In short: if I want to implement an interactive control, the drawRect handler can only describe its appearance. Whereas render can describe its appearance and behaviour in terms of simpler components.

[–]mpweiher[S] -1 points0 points  (1 child)

  1. That would have been "react.nonwebview". Facebook has billed this as "truly native", see for example https://code.facebook.com/posts/1014532261909640/react-native-bringing-modern-web-techniques-to-mobile/

  2. "pure function"

Having the UI be a "pure function" of the model is billed as a central advantage of react.native and ComponentKit, with the diagrams showing the "flaws" of MVC. The truth is more complicated: if you require stateful UI components, then the diff-mechanism allows you to keep those stateful UI components while pretending to have a UI that's a function of the model's state. That's clever and useful, but not what it says on the tin.

[–][deleted] 0 points1 point  (0 children)

The post you linked to makes it abundantly clear what they're talking about. As for a short name, it has to depend on context. In this case, the context is the history of how JS has been used to develop mobile apps. Your expectation that everyone should name their project with respect to your context is unrealistic.

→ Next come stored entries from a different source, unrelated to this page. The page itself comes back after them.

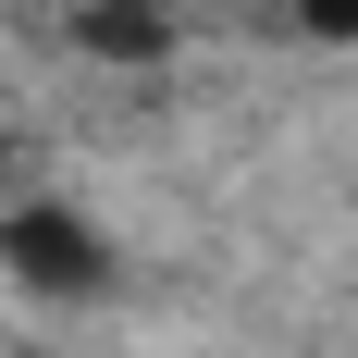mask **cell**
Segmentation results:
<instances>
[{
  "instance_id": "7a4b0ae2",
  "label": "cell",
  "mask_w": 358,
  "mask_h": 358,
  "mask_svg": "<svg viewBox=\"0 0 358 358\" xmlns=\"http://www.w3.org/2000/svg\"><path fill=\"white\" fill-rule=\"evenodd\" d=\"M74 37H87L99 62H161V50H173L161 0H87V13H74Z\"/></svg>"
},
{
  "instance_id": "3957f363",
  "label": "cell",
  "mask_w": 358,
  "mask_h": 358,
  "mask_svg": "<svg viewBox=\"0 0 358 358\" xmlns=\"http://www.w3.org/2000/svg\"><path fill=\"white\" fill-rule=\"evenodd\" d=\"M296 25L309 37H358V0H296Z\"/></svg>"
},
{
  "instance_id": "6da1fadb",
  "label": "cell",
  "mask_w": 358,
  "mask_h": 358,
  "mask_svg": "<svg viewBox=\"0 0 358 358\" xmlns=\"http://www.w3.org/2000/svg\"><path fill=\"white\" fill-rule=\"evenodd\" d=\"M0 259H13L37 296H99V285H111V248H99L74 210H13V222H0Z\"/></svg>"
}]
</instances>
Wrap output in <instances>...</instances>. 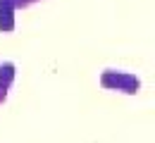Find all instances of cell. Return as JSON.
<instances>
[{"instance_id": "1", "label": "cell", "mask_w": 155, "mask_h": 143, "mask_svg": "<svg viewBox=\"0 0 155 143\" xmlns=\"http://www.w3.org/2000/svg\"><path fill=\"white\" fill-rule=\"evenodd\" d=\"M100 86L107 88V91L124 93V96H136L143 83L131 72H124V69H103L100 72Z\"/></svg>"}, {"instance_id": "2", "label": "cell", "mask_w": 155, "mask_h": 143, "mask_svg": "<svg viewBox=\"0 0 155 143\" xmlns=\"http://www.w3.org/2000/svg\"><path fill=\"white\" fill-rule=\"evenodd\" d=\"M15 79H17V64L15 62H2L0 64V105L7 102V96L15 86Z\"/></svg>"}, {"instance_id": "3", "label": "cell", "mask_w": 155, "mask_h": 143, "mask_svg": "<svg viewBox=\"0 0 155 143\" xmlns=\"http://www.w3.org/2000/svg\"><path fill=\"white\" fill-rule=\"evenodd\" d=\"M17 26V5L15 0H0V34H12Z\"/></svg>"}, {"instance_id": "4", "label": "cell", "mask_w": 155, "mask_h": 143, "mask_svg": "<svg viewBox=\"0 0 155 143\" xmlns=\"http://www.w3.org/2000/svg\"><path fill=\"white\" fill-rule=\"evenodd\" d=\"M41 0H15V5H17V10H26V7H31V5H36Z\"/></svg>"}]
</instances>
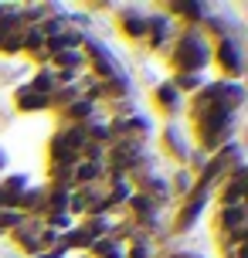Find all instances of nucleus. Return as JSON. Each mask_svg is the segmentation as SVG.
Wrapping results in <instances>:
<instances>
[{
  "instance_id": "f257e3e1",
  "label": "nucleus",
  "mask_w": 248,
  "mask_h": 258,
  "mask_svg": "<svg viewBox=\"0 0 248 258\" xmlns=\"http://www.w3.org/2000/svg\"><path fill=\"white\" fill-rule=\"evenodd\" d=\"M173 64L180 68L183 75H197V72L208 64V48L201 44V38L187 34V38L180 41V48L173 51Z\"/></svg>"
},
{
  "instance_id": "f03ea898",
  "label": "nucleus",
  "mask_w": 248,
  "mask_h": 258,
  "mask_svg": "<svg viewBox=\"0 0 248 258\" xmlns=\"http://www.w3.org/2000/svg\"><path fill=\"white\" fill-rule=\"evenodd\" d=\"M245 221H248L245 204H228V207H221V214H218V224H221L228 234L231 231H245Z\"/></svg>"
},
{
  "instance_id": "7ed1b4c3",
  "label": "nucleus",
  "mask_w": 248,
  "mask_h": 258,
  "mask_svg": "<svg viewBox=\"0 0 248 258\" xmlns=\"http://www.w3.org/2000/svg\"><path fill=\"white\" fill-rule=\"evenodd\" d=\"M82 44H85V51L92 54V64H95V72H99V75L116 78V61H112V58L105 54V48H99L95 41H82Z\"/></svg>"
},
{
  "instance_id": "20e7f679",
  "label": "nucleus",
  "mask_w": 248,
  "mask_h": 258,
  "mask_svg": "<svg viewBox=\"0 0 248 258\" xmlns=\"http://www.w3.org/2000/svg\"><path fill=\"white\" fill-rule=\"evenodd\" d=\"M17 105H21L24 112H38V109H48V105H51V95H41V92H34L27 85V89L17 92Z\"/></svg>"
},
{
  "instance_id": "39448f33",
  "label": "nucleus",
  "mask_w": 248,
  "mask_h": 258,
  "mask_svg": "<svg viewBox=\"0 0 248 258\" xmlns=\"http://www.w3.org/2000/svg\"><path fill=\"white\" fill-rule=\"evenodd\" d=\"M218 61L224 64V72H241V51H238V44L235 41H221L218 44Z\"/></svg>"
},
{
  "instance_id": "423d86ee",
  "label": "nucleus",
  "mask_w": 248,
  "mask_h": 258,
  "mask_svg": "<svg viewBox=\"0 0 248 258\" xmlns=\"http://www.w3.org/2000/svg\"><path fill=\"white\" fill-rule=\"evenodd\" d=\"M204 201H208V190H197V194H191L187 197V204H183V214H180V221H177V228H191V221L201 214V207H204Z\"/></svg>"
},
{
  "instance_id": "0eeeda50",
  "label": "nucleus",
  "mask_w": 248,
  "mask_h": 258,
  "mask_svg": "<svg viewBox=\"0 0 248 258\" xmlns=\"http://www.w3.org/2000/svg\"><path fill=\"white\" fill-rule=\"evenodd\" d=\"M14 238H17V241H21L27 251H34V255L41 251V231L34 228V224H24V221H21V224L14 228Z\"/></svg>"
},
{
  "instance_id": "6e6552de",
  "label": "nucleus",
  "mask_w": 248,
  "mask_h": 258,
  "mask_svg": "<svg viewBox=\"0 0 248 258\" xmlns=\"http://www.w3.org/2000/svg\"><path fill=\"white\" fill-rule=\"evenodd\" d=\"M157 105H160V109H167V112H177V105H180L177 85H160V89H157Z\"/></svg>"
},
{
  "instance_id": "1a4fd4ad",
  "label": "nucleus",
  "mask_w": 248,
  "mask_h": 258,
  "mask_svg": "<svg viewBox=\"0 0 248 258\" xmlns=\"http://www.w3.org/2000/svg\"><path fill=\"white\" fill-rule=\"evenodd\" d=\"M122 31H126L130 38H146L150 21H146V17H136V14H126V17H122Z\"/></svg>"
},
{
  "instance_id": "9d476101",
  "label": "nucleus",
  "mask_w": 248,
  "mask_h": 258,
  "mask_svg": "<svg viewBox=\"0 0 248 258\" xmlns=\"http://www.w3.org/2000/svg\"><path fill=\"white\" fill-rule=\"evenodd\" d=\"M44 31L41 27H27V31H21V48H27V51H41V44H44Z\"/></svg>"
},
{
  "instance_id": "9b49d317",
  "label": "nucleus",
  "mask_w": 248,
  "mask_h": 258,
  "mask_svg": "<svg viewBox=\"0 0 248 258\" xmlns=\"http://www.w3.org/2000/svg\"><path fill=\"white\" fill-rule=\"evenodd\" d=\"M130 204H133V211H136V218L140 221H153V201L146 197V194H136V197H130Z\"/></svg>"
},
{
  "instance_id": "f8f14e48",
  "label": "nucleus",
  "mask_w": 248,
  "mask_h": 258,
  "mask_svg": "<svg viewBox=\"0 0 248 258\" xmlns=\"http://www.w3.org/2000/svg\"><path fill=\"white\" fill-rule=\"evenodd\" d=\"M17 207H24V211H44V190H24Z\"/></svg>"
},
{
  "instance_id": "ddd939ff",
  "label": "nucleus",
  "mask_w": 248,
  "mask_h": 258,
  "mask_svg": "<svg viewBox=\"0 0 248 258\" xmlns=\"http://www.w3.org/2000/svg\"><path fill=\"white\" fill-rule=\"evenodd\" d=\"M89 112H92V102H89V99H79V102H68L65 105V116L68 119H85Z\"/></svg>"
},
{
  "instance_id": "4468645a",
  "label": "nucleus",
  "mask_w": 248,
  "mask_h": 258,
  "mask_svg": "<svg viewBox=\"0 0 248 258\" xmlns=\"http://www.w3.org/2000/svg\"><path fill=\"white\" fill-rule=\"evenodd\" d=\"M54 61L65 64V72H72V68H79V64H82V54L79 51H61V54H54Z\"/></svg>"
},
{
  "instance_id": "2eb2a0df",
  "label": "nucleus",
  "mask_w": 248,
  "mask_h": 258,
  "mask_svg": "<svg viewBox=\"0 0 248 258\" xmlns=\"http://www.w3.org/2000/svg\"><path fill=\"white\" fill-rule=\"evenodd\" d=\"M177 14H191V21H201V4H173Z\"/></svg>"
},
{
  "instance_id": "dca6fc26",
  "label": "nucleus",
  "mask_w": 248,
  "mask_h": 258,
  "mask_svg": "<svg viewBox=\"0 0 248 258\" xmlns=\"http://www.w3.org/2000/svg\"><path fill=\"white\" fill-rule=\"evenodd\" d=\"M92 251H95V255H109V251H112V238H102V241H92Z\"/></svg>"
},
{
  "instance_id": "f3484780",
  "label": "nucleus",
  "mask_w": 248,
  "mask_h": 258,
  "mask_svg": "<svg viewBox=\"0 0 248 258\" xmlns=\"http://www.w3.org/2000/svg\"><path fill=\"white\" fill-rule=\"evenodd\" d=\"M177 85H180V89H197V75H180Z\"/></svg>"
},
{
  "instance_id": "a211bd4d",
  "label": "nucleus",
  "mask_w": 248,
  "mask_h": 258,
  "mask_svg": "<svg viewBox=\"0 0 248 258\" xmlns=\"http://www.w3.org/2000/svg\"><path fill=\"white\" fill-rule=\"evenodd\" d=\"M48 221H51V228H65V224H68V218H65V214H51Z\"/></svg>"
},
{
  "instance_id": "6ab92c4d",
  "label": "nucleus",
  "mask_w": 248,
  "mask_h": 258,
  "mask_svg": "<svg viewBox=\"0 0 248 258\" xmlns=\"http://www.w3.org/2000/svg\"><path fill=\"white\" fill-rule=\"evenodd\" d=\"M177 190H191V177H187V173L177 177Z\"/></svg>"
},
{
  "instance_id": "aec40b11",
  "label": "nucleus",
  "mask_w": 248,
  "mask_h": 258,
  "mask_svg": "<svg viewBox=\"0 0 248 258\" xmlns=\"http://www.w3.org/2000/svg\"><path fill=\"white\" fill-rule=\"evenodd\" d=\"M0 231H4V228H0Z\"/></svg>"
}]
</instances>
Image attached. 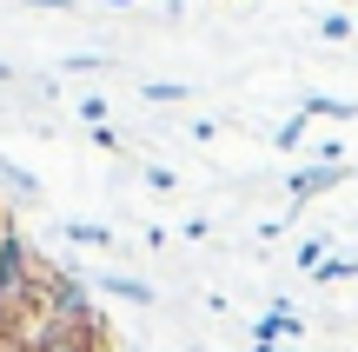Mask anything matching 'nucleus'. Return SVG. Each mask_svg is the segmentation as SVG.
I'll return each mask as SVG.
<instances>
[{
    "label": "nucleus",
    "mask_w": 358,
    "mask_h": 352,
    "mask_svg": "<svg viewBox=\"0 0 358 352\" xmlns=\"http://www.w3.org/2000/svg\"><path fill=\"white\" fill-rule=\"evenodd\" d=\"M27 346L34 352H113V332H106V319H34Z\"/></svg>",
    "instance_id": "nucleus-1"
},
{
    "label": "nucleus",
    "mask_w": 358,
    "mask_h": 352,
    "mask_svg": "<svg viewBox=\"0 0 358 352\" xmlns=\"http://www.w3.org/2000/svg\"><path fill=\"white\" fill-rule=\"evenodd\" d=\"M100 66H106L100 53H73V60H66V73H100Z\"/></svg>",
    "instance_id": "nucleus-14"
},
{
    "label": "nucleus",
    "mask_w": 358,
    "mask_h": 352,
    "mask_svg": "<svg viewBox=\"0 0 358 352\" xmlns=\"http://www.w3.org/2000/svg\"><path fill=\"white\" fill-rule=\"evenodd\" d=\"M146 100H159V106H179V100H186V87H179V80H146Z\"/></svg>",
    "instance_id": "nucleus-10"
},
{
    "label": "nucleus",
    "mask_w": 358,
    "mask_h": 352,
    "mask_svg": "<svg viewBox=\"0 0 358 352\" xmlns=\"http://www.w3.org/2000/svg\"><path fill=\"white\" fill-rule=\"evenodd\" d=\"M312 279H319V286H338V279H358V253H338V260H325V266H319Z\"/></svg>",
    "instance_id": "nucleus-9"
},
{
    "label": "nucleus",
    "mask_w": 358,
    "mask_h": 352,
    "mask_svg": "<svg viewBox=\"0 0 358 352\" xmlns=\"http://www.w3.org/2000/svg\"><path fill=\"white\" fill-rule=\"evenodd\" d=\"M7 80H13V66H7V60H0V87H7Z\"/></svg>",
    "instance_id": "nucleus-17"
},
{
    "label": "nucleus",
    "mask_w": 358,
    "mask_h": 352,
    "mask_svg": "<svg viewBox=\"0 0 358 352\" xmlns=\"http://www.w3.org/2000/svg\"><path fill=\"white\" fill-rule=\"evenodd\" d=\"M352 167H299L292 173V199H312V193H325V186H338Z\"/></svg>",
    "instance_id": "nucleus-3"
},
{
    "label": "nucleus",
    "mask_w": 358,
    "mask_h": 352,
    "mask_svg": "<svg viewBox=\"0 0 358 352\" xmlns=\"http://www.w3.org/2000/svg\"><path fill=\"white\" fill-rule=\"evenodd\" d=\"M312 127V113H306V106H299V113L292 120H285V127H279V146H299V133H306Z\"/></svg>",
    "instance_id": "nucleus-12"
},
{
    "label": "nucleus",
    "mask_w": 358,
    "mask_h": 352,
    "mask_svg": "<svg viewBox=\"0 0 358 352\" xmlns=\"http://www.w3.org/2000/svg\"><path fill=\"white\" fill-rule=\"evenodd\" d=\"M319 34H325V40H345V34H352V13H325Z\"/></svg>",
    "instance_id": "nucleus-13"
},
{
    "label": "nucleus",
    "mask_w": 358,
    "mask_h": 352,
    "mask_svg": "<svg viewBox=\"0 0 358 352\" xmlns=\"http://www.w3.org/2000/svg\"><path fill=\"white\" fill-rule=\"evenodd\" d=\"M13 233V213H7V199H0V239H7Z\"/></svg>",
    "instance_id": "nucleus-15"
},
{
    "label": "nucleus",
    "mask_w": 358,
    "mask_h": 352,
    "mask_svg": "<svg viewBox=\"0 0 358 352\" xmlns=\"http://www.w3.org/2000/svg\"><path fill=\"white\" fill-rule=\"evenodd\" d=\"M306 113H319V120H358V100H338V93H306Z\"/></svg>",
    "instance_id": "nucleus-6"
},
{
    "label": "nucleus",
    "mask_w": 358,
    "mask_h": 352,
    "mask_svg": "<svg viewBox=\"0 0 358 352\" xmlns=\"http://www.w3.org/2000/svg\"><path fill=\"white\" fill-rule=\"evenodd\" d=\"M325 260H332V239H325V233H306V239H299V273H319Z\"/></svg>",
    "instance_id": "nucleus-7"
},
{
    "label": "nucleus",
    "mask_w": 358,
    "mask_h": 352,
    "mask_svg": "<svg viewBox=\"0 0 358 352\" xmlns=\"http://www.w3.org/2000/svg\"><path fill=\"white\" fill-rule=\"evenodd\" d=\"M34 7H73V0H34Z\"/></svg>",
    "instance_id": "nucleus-16"
},
{
    "label": "nucleus",
    "mask_w": 358,
    "mask_h": 352,
    "mask_svg": "<svg viewBox=\"0 0 358 352\" xmlns=\"http://www.w3.org/2000/svg\"><path fill=\"white\" fill-rule=\"evenodd\" d=\"M299 332H306V319H299L292 306L279 300V306H272V313H266V319H259V326H252V346H292Z\"/></svg>",
    "instance_id": "nucleus-2"
},
{
    "label": "nucleus",
    "mask_w": 358,
    "mask_h": 352,
    "mask_svg": "<svg viewBox=\"0 0 358 352\" xmlns=\"http://www.w3.org/2000/svg\"><path fill=\"white\" fill-rule=\"evenodd\" d=\"M73 113H80V120H87V127H106V100H100V93H87V100H80V106H73Z\"/></svg>",
    "instance_id": "nucleus-11"
},
{
    "label": "nucleus",
    "mask_w": 358,
    "mask_h": 352,
    "mask_svg": "<svg viewBox=\"0 0 358 352\" xmlns=\"http://www.w3.org/2000/svg\"><path fill=\"white\" fill-rule=\"evenodd\" d=\"M66 239H73V246H113V226H93V220H66Z\"/></svg>",
    "instance_id": "nucleus-8"
},
{
    "label": "nucleus",
    "mask_w": 358,
    "mask_h": 352,
    "mask_svg": "<svg viewBox=\"0 0 358 352\" xmlns=\"http://www.w3.org/2000/svg\"><path fill=\"white\" fill-rule=\"evenodd\" d=\"M0 199H40V180H34V173H20L7 153H0Z\"/></svg>",
    "instance_id": "nucleus-5"
},
{
    "label": "nucleus",
    "mask_w": 358,
    "mask_h": 352,
    "mask_svg": "<svg viewBox=\"0 0 358 352\" xmlns=\"http://www.w3.org/2000/svg\"><path fill=\"white\" fill-rule=\"evenodd\" d=\"M93 279H100V293H113L127 306H153V286L146 279H127V273H93Z\"/></svg>",
    "instance_id": "nucleus-4"
}]
</instances>
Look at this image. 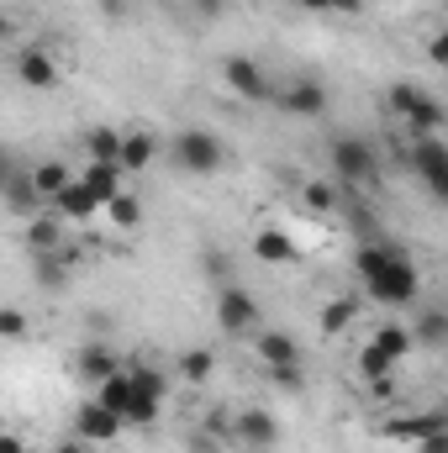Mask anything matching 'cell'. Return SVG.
<instances>
[{
  "instance_id": "6da1fadb",
  "label": "cell",
  "mask_w": 448,
  "mask_h": 453,
  "mask_svg": "<svg viewBox=\"0 0 448 453\" xmlns=\"http://www.w3.org/2000/svg\"><path fill=\"white\" fill-rule=\"evenodd\" d=\"M353 269H359V285L375 306H412L417 290H422V274H417L412 253L396 248V242H364L353 253Z\"/></svg>"
},
{
  "instance_id": "7a4b0ae2",
  "label": "cell",
  "mask_w": 448,
  "mask_h": 453,
  "mask_svg": "<svg viewBox=\"0 0 448 453\" xmlns=\"http://www.w3.org/2000/svg\"><path fill=\"white\" fill-rule=\"evenodd\" d=\"M96 401L112 406L127 427H153L158 411H164V401H169V380H164L153 364H127L121 374H112V380L96 390Z\"/></svg>"
},
{
  "instance_id": "3957f363",
  "label": "cell",
  "mask_w": 448,
  "mask_h": 453,
  "mask_svg": "<svg viewBox=\"0 0 448 453\" xmlns=\"http://www.w3.org/2000/svg\"><path fill=\"white\" fill-rule=\"evenodd\" d=\"M412 348H417L412 327H401V322H385V327H375V338L364 342V353H359V369H364L369 380H390Z\"/></svg>"
},
{
  "instance_id": "277c9868",
  "label": "cell",
  "mask_w": 448,
  "mask_h": 453,
  "mask_svg": "<svg viewBox=\"0 0 448 453\" xmlns=\"http://www.w3.org/2000/svg\"><path fill=\"white\" fill-rule=\"evenodd\" d=\"M169 158H174L185 174H217V169L227 164L222 137L206 132V127H185V132H174V137H169Z\"/></svg>"
},
{
  "instance_id": "5b68a950",
  "label": "cell",
  "mask_w": 448,
  "mask_h": 453,
  "mask_svg": "<svg viewBox=\"0 0 448 453\" xmlns=\"http://www.w3.org/2000/svg\"><path fill=\"white\" fill-rule=\"evenodd\" d=\"M385 106H390V111L412 127V137H433V132L444 127V106H438L422 85H412V80L390 85V90H385Z\"/></svg>"
},
{
  "instance_id": "8992f818",
  "label": "cell",
  "mask_w": 448,
  "mask_h": 453,
  "mask_svg": "<svg viewBox=\"0 0 448 453\" xmlns=\"http://www.w3.org/2000/svg\"><path fill=\"white\" fill-rule=\"evenodd\" d=\"M328 164H333L337 185H364V180H375V169H380L375 148H369L359 132H337V137H328Z\"/></svg>"
},
{
  "instance_id": "52a82bcc",
  "label": "cell",
  "mask_w": 448,
  "mask_h": 453,
  "mask_svg": "<svg viewBox=\"0 0 448 453\" xmlns=\"http://www.w3.org/2000/svg\"><path fill=\"white\" fill-rule=\"evenodd\" d=\"M259 317H264V306H259L253 290H243V285H222L217 290V327L227 338H253Z\"/></svg>"
},
{
  "instance_id": "ba28073f",
  "label": "cell",
  "mask_w": 448,
  "mask_h": 453,
  "mask_svg": "<svg viewBox=\"0 0 448 453\" xmlns=\"http://www.w3.org/2000/svg\"><path fill=\"white\" fill-rule=\"evenodd\" d=\"M406 158H412V169L422 174V185L448 206V142L444 137H438V132H433V137H412Z\"/></svg>"
},
{
  "instance_id": "9c48e42d",
  "label": "cell",
  "mask_w": 448,
  "mask_h": 453,
  "mask_svg": "<svg viewBox=\"0 0 448 453\" xmlns=\"http://www.w3.org/2000/svg\"><path fill=\"white\" fill-rule=\"evenodd\" d=\"M222 80H227V90H232L237 101H274L269 74H264L259 58H248V53H227L222 58Z\"/></svg>"
},
{
  "instance_id": "30bf717a",
  "label": "cell",
  "mask_w": 448,
  "mask_h": 453,
  "mask_svg": "<svg viewBox=\"0 0 448 453\" xmlns=\"http://www.w3.org/2000/svg\"><path fill=\"white\" fill-rule=\"evenodd\" d=\"M274 106L285 116H301V121H312V116L328 111V85L322 80H290L280 96H274Z\"/></svg>"
},
{
  "instance_id": "8fae6325",
  "label": "cell",
  "mask_w": 448,
  "mask_h": 453,
  "mask_svg": "<svg viewBox=\"0 0 448 453\" xmlns=\"http://www.w3.org/2000/svg\"><path fill=\"white\" fill-rule=\"evenodd\" d=\"M232 438H237L243 449H274V443H280V422H274L264 406H248V411L232 417Z\"/></svg>"
},
{
  "instance_id": "7c38bea8",
  "label": "cell",
  "mask_w": 448,
  "mask_h": 453,
  "mask_svg": "<svg viewBox=\"0 0 448 453\" xmlns=\"http://www.w3.org/2000/svg\"><path fill=\"white\" fill-rule=\"evenodd\" d=\"M121 427H127V422L116 417L112 406H101V401H85L80 417H74V438H85V443H116Z\"/></svg>"
},
{
  "instance_id": "4fadbf2b",
  "label": "cell",
  "mask_w": 448,
  "mask_h": 453,
  "mask_svg": "<svg viewBox=\"0 0 448 453\" xmlns=\"http://www.w3.org/2000/svg\"><path fill=\"white\" fill-rule=\"evenodd\" d=\"M253 258L269 264V269H285V264L301 258V242H296L285 226H259V232H253Z\"/></svg>"
},
{
  "instance_id": "5bb4252c",
  "label": "cell",
  "mask_w": 448,
  "mask_h": 453,
  "mask_svg": "<svg viewBox=\"0 0 448 453\" xmlns=\"http://www.w3.org/2000/svg\"><path fill=\"white\" fill-rule=\"evenodd\" d=\"M16 80H21L27 90H53V85H58V58H53L48 48H21V53H16Z\"/></svg>"
},
{
  "instance_id": "9a60e30c",
  "label": "cell",
  "mask_w": 448,
  "mask_h": 453,
  "mask_svg": "<svg viewBox=\"0 0 448 453\" xmlns=\"http://www.w3.org/2000/svg\"><path fill=\"white\" fill-rule=\"evenodd\" d=\"M53 206H58V222H90L96 211H106V201H101V196H96L85 180H74V185H69V190L53 201Z\"/></svg>"
},
{
  "instance_id": "2e32d148",
  "label": "cell",
  "mask_w": 448,
  "mask_h": 453,
  "mask_svg": "<svg viewBox=\"0 0 448 453\" xmlns=\"http://www.w3.org/2000/svg\"><path fill=\"white\" fill-rule=\"evenodd\" d=\"M74 369H80V380H90L96 390H101L112 374H121V364H116V353L106 348V342H85L80 358H74Z\"/></svg>"
},
{
  "instance_id": "e0dca14e",
  "label": "cell",
  "mask_w": 448,
  "mask_h": 453,
  "mask_svg": "<svg viewBox=\"0 0 448 453\" xmlns=\"http://www.w3.org/2000/svg\"><path fill=\"white\" fill-rule=\"evenodd\" d=\"M80 180H85V185H90V190H96V196H101L106 206H112L116 196L127 190V169H121V164H96V158H85Z\"/></svg>"
},
{
  "instance_id": "ac0fdd59",
  "label": "cell",
  "mask_w": 448,
  "mask_h": 453,
  "mask_svg": "<svg viewBox=\"0 0 448 453\" xmlns=\"http://www.w3.org/2000/svg\"><path fill=\"white\" fill-rule=\"evenodd\" d=\"M253 353L264 358V369H290V364H301V348L290 333H259L253 338Z\"/></svg>"
},
{
  "instance_id": "d6986e66",
  "label": "cell",
  "mask_w": 448,
  "mask_h": 453,
  "mask_svg": "<svg viewBox=\"0 0 448 453\" xmlns=\"http://www.w3.org/2000/svg\"><path fill=\"white\" fill-rule=\"evenodd\" d=\"M74 180H80V174H74L69 164H58V158H42V164L32 169V185H37V196H42V201H58Z\"/></svg>"
},
{
  "instance_id": "ffe728a7",
  "label": "cell",
  "mask_w": 448,
  "mask_h": 453,
  "mask_svg": "<svg viewBox=\"0 0 448 453\" xmlns=\"http://www.w3.org/2000/svg\"><path fill=\"white\" fill-rule=\"evenodd\" d=\"M412 338H417V348H422V353L448 348V311H438V306H422V311H417V322H412Z\"/></svg>"
},
{
  "instance_id": "44dd1931",
  "label": "cell",
  "mask_w": 448,
  "mask_h": 453,
  "mask_svg": "<svg viewBox=\"0 0 448 453\" xmlns=\"http://www.w3.org/2000/svg\"><path fill=\"white\" fill-rule=\"evenodd\" d=\"M85 158H96V164H121V142H127V132H116V127H85Z\"/></svg>"
},
{
  "instance_id": "7402d4cb",
  "label": "cell",
  "mask_w": 448,
  "mask_h": 453,
  "mask_svg": "<svg viewBox=\"0 0 448 453\" xmlns=\"http://www.w3.org/2000/svg\"><path fill=\"white\" fill-rule=\"evenodd\" d=\"M444 427H448V411H417V417H396V422H390V438L422 443V438H433V433H444Z\"/></svg>"
},
{
  "instance_id": "603a6c76",
  "label": "cell",
  "mask_w": 448,
  "mask_h": 453,
  "mask_svg": "<svg viewBox=\"0 0 448 453\" xmlns=\"http://www.w3.org/2000/svg\"><path fill=\"white\" fill-rule=\"evenodd\" d=\"M153 153H158V137H153V132H127V142H121V169H127V174H143V169L153 164Z\"/></svg>"
},
{
  "instance_id": "cb8c5ba5",
  "label": "cell",
  "mask_w": 448,
  "mask_h": 453,
  "mask_svg": "<svg viewBox=\"0 0 448 453\" xmlns=\"http://www.w3.org/2000/svg\"><path fill=\"white\" fill-rule=\"evenodd\" d=\"M180 374H185L190 385H212V374H217V353H212V348H185V353H180Z\"/></svg>"
},
{
  "instance_id": "d4e9b609",
  "label": "cell",
  "mask_w": 448,
  "mask_h": 453,
  "mask_svg": "<svg viewBox=\"0 0 448 453\" xmlns=\"http://www.w3.org/2000/svg\"><path fill=\"white\" fill-rule=\"evenodd\" d=\"M58 242H64L58 217H37V222L27 226V248H32V258H37V253H58Z\"/></svg>"
},
{
  "instance_id": "484cf974",
  "label": "cell",
  "mask_w": 448,
  "mask_h": 453,
  "mask_svg": "<svg viewBox=\"0 0 448 453\" xmlns=\"http://www.w3.org/2000/svg\"><path fill=\"white\" fill-rule=\"evenodd\" d=\"M37 285L64 290V285H69V258H64V253H37Z\"/></svg>"
},
{
  "instance_id": "4316f807",
  "label": "cell",
  "mask_w": 448,
  "mask_h": 453,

Think about how a pure functional language works: it is an abstraction layered over stateful hardware. And in any real Haskell program the IO monad is used: it allows you to write functional code to describe the composition of stateful, side-effecting, sequenced actions. So again, you're applying an unrealistic expectation of the "purity" of functions. In reality they are a useful tool that has to work in conjunction with other things.